### WHAT THE EXERCISE ASKS
Please return every line in the following data that includes the string "burst".

══ INPUT DATA

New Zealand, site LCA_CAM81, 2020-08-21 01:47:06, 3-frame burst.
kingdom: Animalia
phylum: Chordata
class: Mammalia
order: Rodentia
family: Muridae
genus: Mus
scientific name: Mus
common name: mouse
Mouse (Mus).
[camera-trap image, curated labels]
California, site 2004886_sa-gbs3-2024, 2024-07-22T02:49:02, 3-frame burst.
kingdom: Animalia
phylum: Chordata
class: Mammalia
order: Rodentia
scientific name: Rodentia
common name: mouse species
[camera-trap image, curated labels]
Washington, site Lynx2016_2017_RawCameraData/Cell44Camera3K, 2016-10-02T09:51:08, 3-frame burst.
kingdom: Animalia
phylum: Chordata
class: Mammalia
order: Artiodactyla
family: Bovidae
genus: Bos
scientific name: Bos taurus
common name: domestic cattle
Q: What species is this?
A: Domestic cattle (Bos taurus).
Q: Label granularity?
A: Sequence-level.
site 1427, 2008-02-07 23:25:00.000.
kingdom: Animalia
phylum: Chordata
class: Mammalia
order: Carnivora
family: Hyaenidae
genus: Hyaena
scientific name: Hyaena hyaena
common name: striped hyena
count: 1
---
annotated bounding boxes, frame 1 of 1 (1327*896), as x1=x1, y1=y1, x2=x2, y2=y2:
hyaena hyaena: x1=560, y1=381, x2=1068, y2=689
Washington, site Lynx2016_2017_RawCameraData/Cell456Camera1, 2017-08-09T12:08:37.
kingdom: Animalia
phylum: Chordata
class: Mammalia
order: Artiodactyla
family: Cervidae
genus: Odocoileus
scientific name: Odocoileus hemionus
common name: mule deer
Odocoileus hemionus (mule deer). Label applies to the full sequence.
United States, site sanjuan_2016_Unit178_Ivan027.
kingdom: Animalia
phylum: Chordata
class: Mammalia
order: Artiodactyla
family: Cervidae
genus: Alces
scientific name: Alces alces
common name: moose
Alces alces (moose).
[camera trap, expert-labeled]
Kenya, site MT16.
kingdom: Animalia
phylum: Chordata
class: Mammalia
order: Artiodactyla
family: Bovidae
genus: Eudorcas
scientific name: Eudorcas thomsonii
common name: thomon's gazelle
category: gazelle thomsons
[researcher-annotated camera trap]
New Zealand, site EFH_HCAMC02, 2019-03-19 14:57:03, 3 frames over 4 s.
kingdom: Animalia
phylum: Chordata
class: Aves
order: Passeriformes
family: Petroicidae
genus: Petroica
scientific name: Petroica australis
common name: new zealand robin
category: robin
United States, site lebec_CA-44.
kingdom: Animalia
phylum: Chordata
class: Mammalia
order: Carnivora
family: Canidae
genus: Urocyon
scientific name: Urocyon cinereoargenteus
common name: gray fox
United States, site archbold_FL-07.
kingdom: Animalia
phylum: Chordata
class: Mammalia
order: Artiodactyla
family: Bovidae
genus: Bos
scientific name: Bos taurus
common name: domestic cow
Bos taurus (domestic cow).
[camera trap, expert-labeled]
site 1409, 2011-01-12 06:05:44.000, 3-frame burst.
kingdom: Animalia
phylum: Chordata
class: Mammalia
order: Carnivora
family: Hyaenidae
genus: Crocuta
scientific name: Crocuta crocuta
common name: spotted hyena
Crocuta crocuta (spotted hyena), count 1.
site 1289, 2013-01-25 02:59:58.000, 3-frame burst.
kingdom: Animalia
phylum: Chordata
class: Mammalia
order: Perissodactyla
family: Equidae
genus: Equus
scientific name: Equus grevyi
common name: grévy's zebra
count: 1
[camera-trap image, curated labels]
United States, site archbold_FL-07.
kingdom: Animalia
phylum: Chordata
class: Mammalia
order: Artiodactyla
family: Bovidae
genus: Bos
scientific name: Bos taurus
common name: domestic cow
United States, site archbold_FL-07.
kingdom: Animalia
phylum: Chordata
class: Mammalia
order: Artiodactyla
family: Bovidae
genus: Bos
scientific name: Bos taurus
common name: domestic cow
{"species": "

════

### OUTPUT OF THE TASK
New Zealand, site LCA_CAM81, 2020-08-21 01:47:06, 3-frame burst.
California, site 2004886_sa-gbs3-2024, 2024-07-22T02:49:02, 3-frame burst.
Washington, site Lynx2016_2017_RawCameraData/Cell44Camera3K, 2016-10-02T09:51:08, 3-frame burst.
site 1409, 2011-01-12 06:05:44.000, 3-frame burst.
site 1289, 2013-01-25 02:59:58.000, 3-frame burst.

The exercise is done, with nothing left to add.